Kozel Premium

September 25

Date: 25th September 2011

Alcohol: 4.8%

Volume: 500mL

Price: $3.99 / bottle (Dan Murphys)

Manufactured: Velké Popovice, Czech Republic

I was doing a little ‘research’ for this review this afternoon which involved (amongst other things) watching beer commercials on youtube.  I highly recommend it as a way to kill an hour or so.  The outcome from this exhaustive journey was; that no matter where in the world you are beer is still sold the same way.  It either involves sexy girls on the beach, some funny incident in a bar or, as in the case of the Kozel commercials ‘honest men doing a hard day’s work’.  In this ad’ I don’t understand a word they are saying but clearly a couple of guys are mowing their lawn and at the end of the job deserve an ice cold Kozel.  This could have been set to the Australian VB commercial jingle and end with the tag line “ ……. matter of fact I got it now”.  I love it, and that’s what makes beer a globally approachable drink.
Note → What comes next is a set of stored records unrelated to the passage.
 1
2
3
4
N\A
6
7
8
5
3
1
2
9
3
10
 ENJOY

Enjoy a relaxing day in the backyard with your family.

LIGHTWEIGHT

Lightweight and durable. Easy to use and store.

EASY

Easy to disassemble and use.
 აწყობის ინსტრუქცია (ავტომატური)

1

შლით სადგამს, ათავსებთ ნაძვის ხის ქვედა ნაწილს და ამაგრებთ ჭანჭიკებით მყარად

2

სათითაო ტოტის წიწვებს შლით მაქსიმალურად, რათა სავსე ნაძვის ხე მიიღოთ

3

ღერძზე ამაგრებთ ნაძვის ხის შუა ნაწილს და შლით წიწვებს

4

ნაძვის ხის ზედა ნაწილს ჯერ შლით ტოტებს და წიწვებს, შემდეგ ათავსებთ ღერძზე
Velkopopovický Kozel is a major brewery in the Czech Republic that has (similar to where Fosters is heading) been taken over by SABMiller.  They commonly produce four beers all of which are exported (to Australia) and today I am tasting the Premium. Oh, I nearly forgot, Kozel means ‘goat’ hence the kid with a huge beer on the label.

Appearance (3.5/5)

Before I start on the beer I need to comment on the packaging.  I love the caricature goat on the label drinking a huge beer.  The bottle is clearly a bit of fun but they manage to hold the premium/ export appeal.
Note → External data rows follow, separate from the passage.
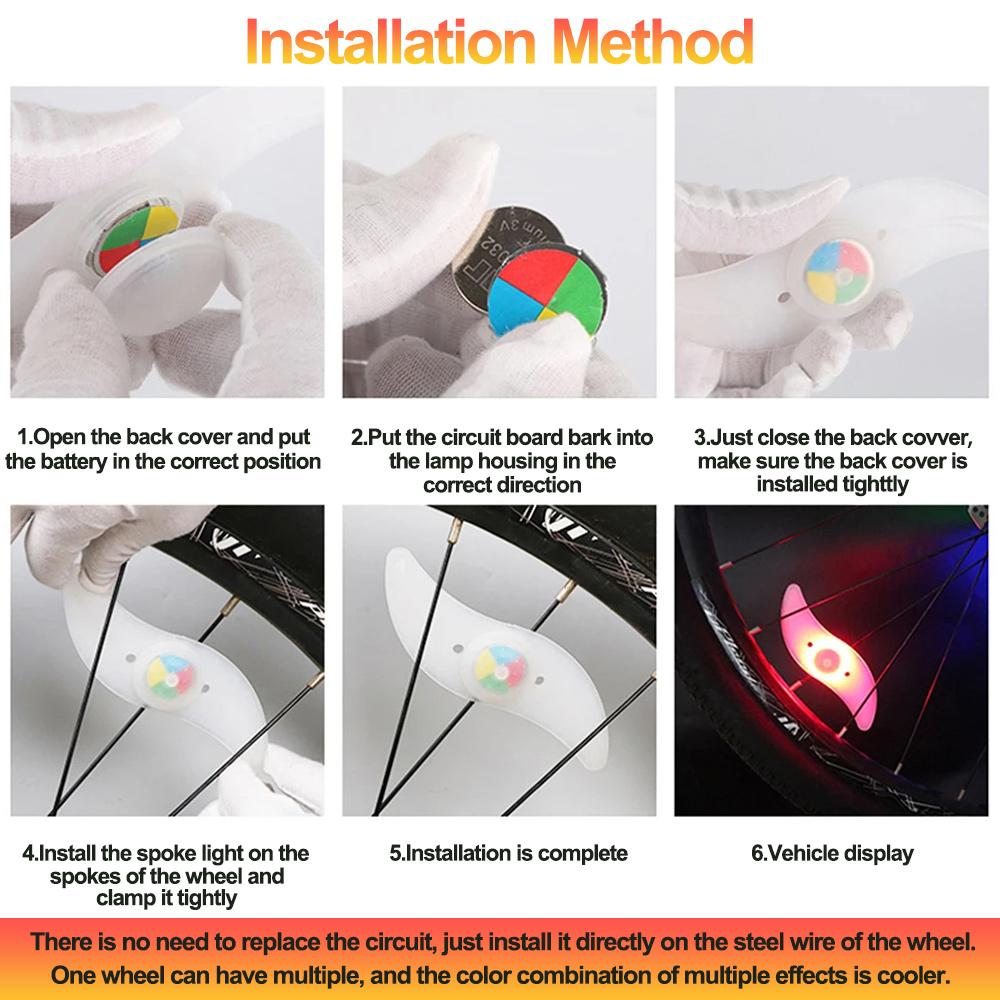 Installation Method

1.Open the back cover and put the battery in the correct position

2.Put the circuit board bark into the lamp housing in the correct direction

3.Just close the back covver, make sure the back cover is installed tighttly

4.Install the spoke light on the spokes of the wheel and clamp it tightly

5.Installation is complete

6.Vehicle display

There is no need to replace the circuit, just install it directly on the steel wire of the wheel. One wheel can have multiple, and the color combination of multiple effects is cooler.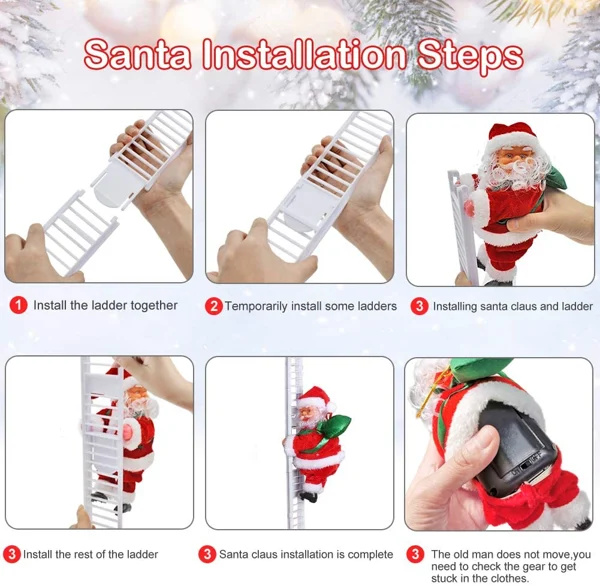 Santa Installation Steps

1 Install the ladder together

2 Temporarily install some ladders

3 Installing santa claus and ladder

3 Install the rest of the ladder

3 Santa claus installation is complete

3 The old man does not move,you need to check the gear to get stuck in the clothes.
This is a classic golden amber beer that screams pilsner.  A perfectly clear (no sediment) beer with a nice white foamy head.

Nose (3/5)

You will probably not be surprised to hear that this pilsner does not have a lot to offer on the nose.  There is a rather soft hop nose and some graininess but you have to go looking. Ho hum.

Flavour (3.5/5)

This beer is definitely at the dry bitter end of the spectrum but it does still have room for some (I hesitate to say) fruit.  There is a very brief showing of soft fruit in the centre of the tongue but most of the time it is about grains, hops and those classic dry pilsner flavours.

Finish (3.5+/5)

I quite like the finish on this beer as it has two very distinct stages.  At first you get some classic bitterness from the hops on the tongue and after about 10 seconds you receive a surprise at the back of the throat consisting of some warm maltiness leaving a straw finish in the mouth.

Rating: (13.5+/20)

The world needs beers like this.  I have recently reviewed quite a few Belgian beers which are really lovely.  The problem with this type of beer is that after one (or two) you are either on your ear or your palate is clagged.  That’s where the humble pilsner comes in; you can have quite a few in a session while still keeping it together and don’t feel like you’ve just had a four course meal.  This beer is not a superstar but it has no obvious faults and most importantly has a cool goat on the label. Grab some and let me know what you think.